The elaborate, grotesque, Biblically unjust torments of hell in the likes of literature like Dante's Inferno or video games like Agony are far from how the Bible presents hell. The lake of fire described in the Bible was intended for demonic beings, not even the fallen humans who fail to turn to God in repentance. Fallen angels would have been the sole inhabitants had the fall of humanity never occurred (Matthew 25:41). What details the Bible does provide about this lake of fire include, at least according to the language various passages use, that it involves fire (Matthew 18:8), the presence of Christ or God (Revelation 14:9-11), and, at least for humans other than those who submit to the "beast" of Revelation, cosmic death for sin (Matthew 10:28, Ezekiel 18:4). The fire is said to exist endlessly and yet reduce human bodies to ashes (2 Peter 2:6), their spirits ceasing to be as they are locked out of the eternal life reserved for the saved.

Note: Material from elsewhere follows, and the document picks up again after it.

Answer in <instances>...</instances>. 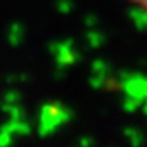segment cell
<instances>
[{"label": "cell", "instance_id": "1", "mask_svg": "<svg viewBox=\"0 0 147 147\" xmlns=\"http://www.w3.org/2000/svg\"><path fill=\"white\" fill-rule=\"evenodd\" d=\"M132 7H135L137 10H140V12H144L147 15V0H127Z\"/></svg>", "mask_w": 147, "mask_h": 147}]
</instances>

The Biblical afterlife has been greatly misunderstood by most throughout recorded church and secular history. Even if the aspects of hell as put forth by Jesus were to be experienced forever by all the unsaved, they would still not include some of the details in the hell of artistic stories like the aforementioned examples. All the same, it would be such a serious thing for eternal conscious torment to be the default punishment of God in hell that almost no Christians who believe in it have truly taken it as seriously as would be warranted. Jesus says of Judas that it would have been better for him not to have been born, as Judas kills himself without seeming to throw himself to God in a desperate plea for mercy. As Matthew 26:24 quotes Jesus, he says, "'The Son of Man will go just as is written about him. But wow to that man who betrays the Son of Man! It would be better for him if he had not been born.'"

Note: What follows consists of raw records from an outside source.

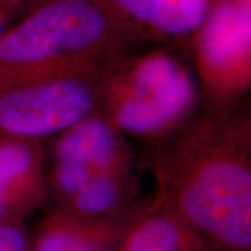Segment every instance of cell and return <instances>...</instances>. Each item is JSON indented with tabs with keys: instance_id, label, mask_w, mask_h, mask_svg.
<instances>
[{
	"instance_id": "cell-7",
	"label": "cell",
	"mask_w": 251,
	"mask_h": 251,
	"mask_svg": "<svg viewBox=\"0 0 251 251\" xmlns=\"http://www.w3.org/2000/svg\"><path fill=\"white\" fill-rule=\"evenodd\" d=\"M53 163H75L95 175L134 168V153L127 138L100 110L56 135Z\"/></svg>"
},
{
	"instance_id": "cell-11",
	"label": "cell",
	"mask_w": 251,
	"mask_h": 251,
	"mask_svg": "<svg viewBox=\"0 0 251 251\" xmlns=\"http://www.w3.org/2000/svg\"><path fill=\"white\" fill-rule=\"evenodd\" d=\"M211 0H152L148 32L151 38L193 36L202 24Z\"/></svg>"
},
{
	"instance_id": "cell-13",
	"label": "cell",
	"mask_w": 251,
	"mask_h": 251,
	"mask_svg": "<svg viewBox=\"0 0 251 251\" xmlns=\"http://www.w3.org/2000/svg\"><path fill=\"white\" fill-rule=\"evenodd\" d=\"M110 7L130 20L137 27L145 31L148 35V24L151 18L152 0H105ZM151 36V35H150Z\"/></svg>"
},
{
	"instance_id": "cell-3",
	"label": "cell",
	"mask_w": 251,
	"mask_h": 251,
	"mask_svg": "<svg viewBox=\"0 0 251 251\" xmlns=\"http://www.w3.org/2000/svg\"><path fill=\"white\" fill-rule=\"evenodd\" d=\"M201 95L187 67L155 48L127 56L106 73L100 112L123 135L161 143L197 113Z\"/></svg>"
},
{
	"instance_id": "cell-4",
	"label": "cell",
	"mask_w": 251,
	"mask_h": 251,
	"mask_svg": "<svg viewBox=\"0 0 251 251\" xmlns=\"http://www.w3.org/2000/svg\"><path fill=\"white\" fill-rule=\"evenodd\" d=\"M109 70L64 74L0 88V133L28 140L60 134L100 110Z\"/></svg>"
},
{
	"instance_id": "cell-10",
	"label": "cell",
	"mask_w": 251,
	"mask_h": 251,
	"mask_svg": "<svg viewBox=\"0 0 251 251\" xmlns=\"http://www.w3.org/2000/svg\"><path fill=\"white\" fill-rule=\"evenodd\" d=\"M134 168L100 172L87 183L74 197L59 209L88 219H103L122 215L131 209L130 204L137 196Z\"/></svg>"
},
{
	"instance_id": "cell-17",
	"label": "cell",
	"mask_w": 251,
	"mask_h": 251,
	"mask_svg": "<svg viewBox=\"0 0 251 251\" xmlns=\"http://www.w3.org/2000/svg\"><path fill=\"white\" fill-rule=\"evenodd\" d=\"M103 251H117V246H115V247H109V249H106V250Z\"/></svg>"
},
{
	"instance_id": "cell-6",
	"label": "cell",
	"mask_w": 251,
	"mask_h": 251,
	"mask_svg": "<svg viewBox=\"0 0 251 251\" xmlns=\"http://www.w3.org/2000/svg\"><path fill=\"white\" fill-rule=\"evenodd\" d=\"M45 193L41 141L0 133V221H21Z\"/></svg>"
},
{
	"instance_id": "cell-16",
	"label": "cell",
	"mask_w": 251,
	"mask_h": 251,
	"mask_svg": "<svg viewBox=\"0 0 251 251\" xmlns=\"http://www.w3.org/2000/svg\"><path fill=\"white\" fill-rule=\"evenodd\" d=\"M13 14H14V11L7 7L6 4H3V3H0V38L3 36V34L6 32V29H7V25H9V21L13 17Z\"/></svg>"
},
{
	"instance_id": "cell-1",
	"label": "cell",
	"mask_w": 251,
	"mask_h": 251,
	"mask_svg": "<svg viewBox=\"0 0 251 251\" xmlns=\"http://www.w3.org/2000/svg\"><path fill=\"white\" fill-rule=\"evenodd\" d=\"M155 198L211 249H251V123L237 108L212 106L158 143Z\"/></svg>"
},
{
	"instance_id": "cell-5",
	"label": "cell",
	"mask_w": 251,
	"mask_h": 251,
	"mask_svg": "<svg viewBox=\"0 0 251 251\" xmlns=\"http://www.w3.org/2000/svg\"><path fill=\"white\" fill-rule=\"evenodd\" d=\"M191 38L206 103L237 105L251 84V0H211Z\"/></svg>"
},
{
	"instance_id": "cell-14",
	"label": "cell",
	"mask_w": 251,
	"mask_h": 251,
	"mask_svg": "<svg viewBox=\"0 0 251 251\" xmlns=\"http://www.w3.org/2000/svg\"><path fill=\"white\" fill-rule=\"evenodd\" d=\"M0 251H31L21 221H0Z\"/></svg>"
},
{
	"instance_id": "cell-8",
	"label": "cell",
	"mask_w": 251,
	"mask_h": 251,
	"mask_svg": "<svg viewBox=\"0 0 251 251\" xmlns=\"http://www.w3.org/2000/svg\"><path fill=\"white\" fill-rule=\"evenodd\" d=\"M138 208L103 219L80 218L57 209L41 225L32 251H103L115 247Z\"/></svg>"
},
{
	"instance_id": "cell-12",
	"label": "cell",
	"mask_w": 251,
	"mask_h": 251,
	"mask_svg": "<svg viewBox=\"0 0 251 251\" xmlns=\"http://www.w3.org/2000/svg\"><path fill=\"white\" fill-rule=\"evenodd\" d=\"M94 172L75 163H53V169L50 173V184L60 200V204H64L70 198L80 193L87 183L94 177Z\"/></svg>"
},
{
	"instance_id": "cell-15",
	"label": "cell",
	"mask_w": 251,
	"mask_h": 251,
	"mask_svg": "<svg viewBox=\"0 0 251 251\" xmlns=\"http://www.w3.org/2000/svg\"><path fill=\"white\" fill-rule=\"evenodd\" d=\"M45 1H48V0H0V3L6 4L14 13L20 11V10H28V11H31V10H34L38 6L44 4Z\"/></svg>"
},
{
	"instance_id": "cell-2",
	"label": "cell",
	"mask_w": 251,
	"mask_h": 251,
	"mask_svg": "<svg viewBox=\"0 0 251 251\" xmlns=\"http://www.w3.org/2000/svg\"><path fill=\"white\" fill-rule=\"evenodd\" d=\"M150 38L105 0H48L0 38V88L106 72Z\"/></svg>"
},
{
	"instance_id": "cell-9",
	"label": "cell",
	"mask_w": 251,
	"mask_h": 251,
	"mask_svg": "<svg viewBox=\"0 0 251 251\" xmlns=\"http://www.w3.org/2000/svg\"><path fill=\"white\" fill-rule=\"evenodd\" d=\"M117 251H211L177 214L153 197L140 206L128 224Z\"/></svg>"
}]
</instances>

If evangelical and traditional ideas about the Christian hell are true, though--and it is absolutely clear from Biblical passages that not once is this actually taught in texts that most people associate with eternal conscious torment for all sinners--this is not the case only for Judas. It would indeed be better for anyone at all to have never come into existence than to be thrown into eternal suffering, both on a moral and a personal pragmatic level. To be damned to hell (with its eventual annihilation for general humanity as according to the actual teachings of the Bible), one must first sin without repentance, necessitating moral error and a lack of commitment to Christ beforehand. To suffer endlessly would be a fate far worse on the level of personal experience than anything else.

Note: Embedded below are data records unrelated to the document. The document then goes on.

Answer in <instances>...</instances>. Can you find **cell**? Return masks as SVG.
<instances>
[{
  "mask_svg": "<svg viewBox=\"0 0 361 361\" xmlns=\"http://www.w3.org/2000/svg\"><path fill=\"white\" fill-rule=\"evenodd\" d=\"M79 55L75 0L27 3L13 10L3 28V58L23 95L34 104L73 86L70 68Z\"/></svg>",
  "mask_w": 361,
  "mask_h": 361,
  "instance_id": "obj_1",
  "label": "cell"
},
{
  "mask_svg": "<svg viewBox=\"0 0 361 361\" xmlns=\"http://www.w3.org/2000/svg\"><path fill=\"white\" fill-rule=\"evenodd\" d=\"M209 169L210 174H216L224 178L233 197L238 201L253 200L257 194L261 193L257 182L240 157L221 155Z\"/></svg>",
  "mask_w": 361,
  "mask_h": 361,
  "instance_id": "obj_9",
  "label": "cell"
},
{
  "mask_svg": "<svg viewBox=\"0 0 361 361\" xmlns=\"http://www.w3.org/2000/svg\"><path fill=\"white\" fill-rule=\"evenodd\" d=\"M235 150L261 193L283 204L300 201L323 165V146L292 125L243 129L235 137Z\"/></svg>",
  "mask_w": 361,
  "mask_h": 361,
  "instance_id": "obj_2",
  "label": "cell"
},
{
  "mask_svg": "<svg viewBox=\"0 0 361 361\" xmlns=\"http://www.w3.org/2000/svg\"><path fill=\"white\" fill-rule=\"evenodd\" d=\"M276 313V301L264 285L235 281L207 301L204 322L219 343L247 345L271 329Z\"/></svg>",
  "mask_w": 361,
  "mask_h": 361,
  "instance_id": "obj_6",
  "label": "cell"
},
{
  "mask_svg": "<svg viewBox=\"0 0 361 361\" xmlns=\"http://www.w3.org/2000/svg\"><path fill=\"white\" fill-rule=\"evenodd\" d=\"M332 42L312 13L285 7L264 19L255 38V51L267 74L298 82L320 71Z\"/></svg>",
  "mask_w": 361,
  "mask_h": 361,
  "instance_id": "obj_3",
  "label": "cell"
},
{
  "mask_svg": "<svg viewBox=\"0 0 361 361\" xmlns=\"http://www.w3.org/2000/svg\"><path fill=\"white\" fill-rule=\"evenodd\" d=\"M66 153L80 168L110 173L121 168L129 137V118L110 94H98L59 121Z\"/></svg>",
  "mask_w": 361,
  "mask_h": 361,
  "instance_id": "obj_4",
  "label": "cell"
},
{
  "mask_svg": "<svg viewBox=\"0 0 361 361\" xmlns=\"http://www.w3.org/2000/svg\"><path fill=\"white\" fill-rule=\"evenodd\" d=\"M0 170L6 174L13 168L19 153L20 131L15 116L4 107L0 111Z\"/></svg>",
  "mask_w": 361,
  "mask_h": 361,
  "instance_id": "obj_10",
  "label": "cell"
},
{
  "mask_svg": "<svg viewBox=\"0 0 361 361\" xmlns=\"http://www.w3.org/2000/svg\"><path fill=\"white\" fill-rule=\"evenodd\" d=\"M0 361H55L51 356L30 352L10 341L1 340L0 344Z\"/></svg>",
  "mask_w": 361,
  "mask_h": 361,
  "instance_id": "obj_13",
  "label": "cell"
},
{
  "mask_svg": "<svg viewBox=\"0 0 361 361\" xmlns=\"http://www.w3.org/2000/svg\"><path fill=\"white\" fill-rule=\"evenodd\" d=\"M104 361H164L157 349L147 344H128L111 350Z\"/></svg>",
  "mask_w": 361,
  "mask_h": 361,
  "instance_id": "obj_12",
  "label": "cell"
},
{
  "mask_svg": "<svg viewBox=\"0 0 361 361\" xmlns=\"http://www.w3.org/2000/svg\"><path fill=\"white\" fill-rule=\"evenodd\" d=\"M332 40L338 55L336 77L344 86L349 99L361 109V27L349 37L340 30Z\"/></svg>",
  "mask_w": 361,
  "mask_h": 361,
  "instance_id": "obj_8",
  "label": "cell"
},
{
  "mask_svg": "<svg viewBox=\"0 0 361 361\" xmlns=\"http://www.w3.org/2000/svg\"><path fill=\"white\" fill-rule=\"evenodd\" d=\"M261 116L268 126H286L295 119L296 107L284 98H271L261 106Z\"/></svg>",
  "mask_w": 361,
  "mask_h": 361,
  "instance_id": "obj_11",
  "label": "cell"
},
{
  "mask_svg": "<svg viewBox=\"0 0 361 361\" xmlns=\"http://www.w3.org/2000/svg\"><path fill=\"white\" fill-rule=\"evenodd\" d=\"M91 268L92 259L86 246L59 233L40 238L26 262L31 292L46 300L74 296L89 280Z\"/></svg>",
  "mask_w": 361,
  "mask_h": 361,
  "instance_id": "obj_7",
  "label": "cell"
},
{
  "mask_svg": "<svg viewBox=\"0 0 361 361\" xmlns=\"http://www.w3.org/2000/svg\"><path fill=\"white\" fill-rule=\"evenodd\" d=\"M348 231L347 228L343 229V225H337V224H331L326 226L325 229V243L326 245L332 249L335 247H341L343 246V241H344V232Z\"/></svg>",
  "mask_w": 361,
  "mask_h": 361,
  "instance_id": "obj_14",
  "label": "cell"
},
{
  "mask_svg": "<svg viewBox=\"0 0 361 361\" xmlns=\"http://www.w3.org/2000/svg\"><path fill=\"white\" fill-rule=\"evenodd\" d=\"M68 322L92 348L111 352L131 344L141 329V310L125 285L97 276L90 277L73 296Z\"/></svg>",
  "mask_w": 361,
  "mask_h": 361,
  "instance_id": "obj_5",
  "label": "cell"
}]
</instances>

After a life of suffering, sheer nonexistence of consciousness would be in some ways a relief to many. The only thing that could be entirely better for the humans involved would be to experience an afterlife filled with the pleasure of basking in reason and its truths, God, morality, and relational connections with the fellow redeemed. The eternal life offered by the deity of Christianity is thankfully not a promise which has no evidence pointing to it, nor does it entail a trivial, dull, or objectively meaningless existence. This life is for both the spirit and the body, the two metaphysical components of humans. In this renewed unity of consciousness and the physical form it resides in, and there will be no more death, crying, mourning, or pain (Revelation 21:4). Outside of this New Jerusalem where God's eternal life is granted are the unsaved beings (Revelation 22:15), which are clearly said to at some point literally perish (John 3:16). It would certainly be better for them to have never come into being at all than to face the perpetual torments evangelicals and the irrationalistic majority of Christians have believed in.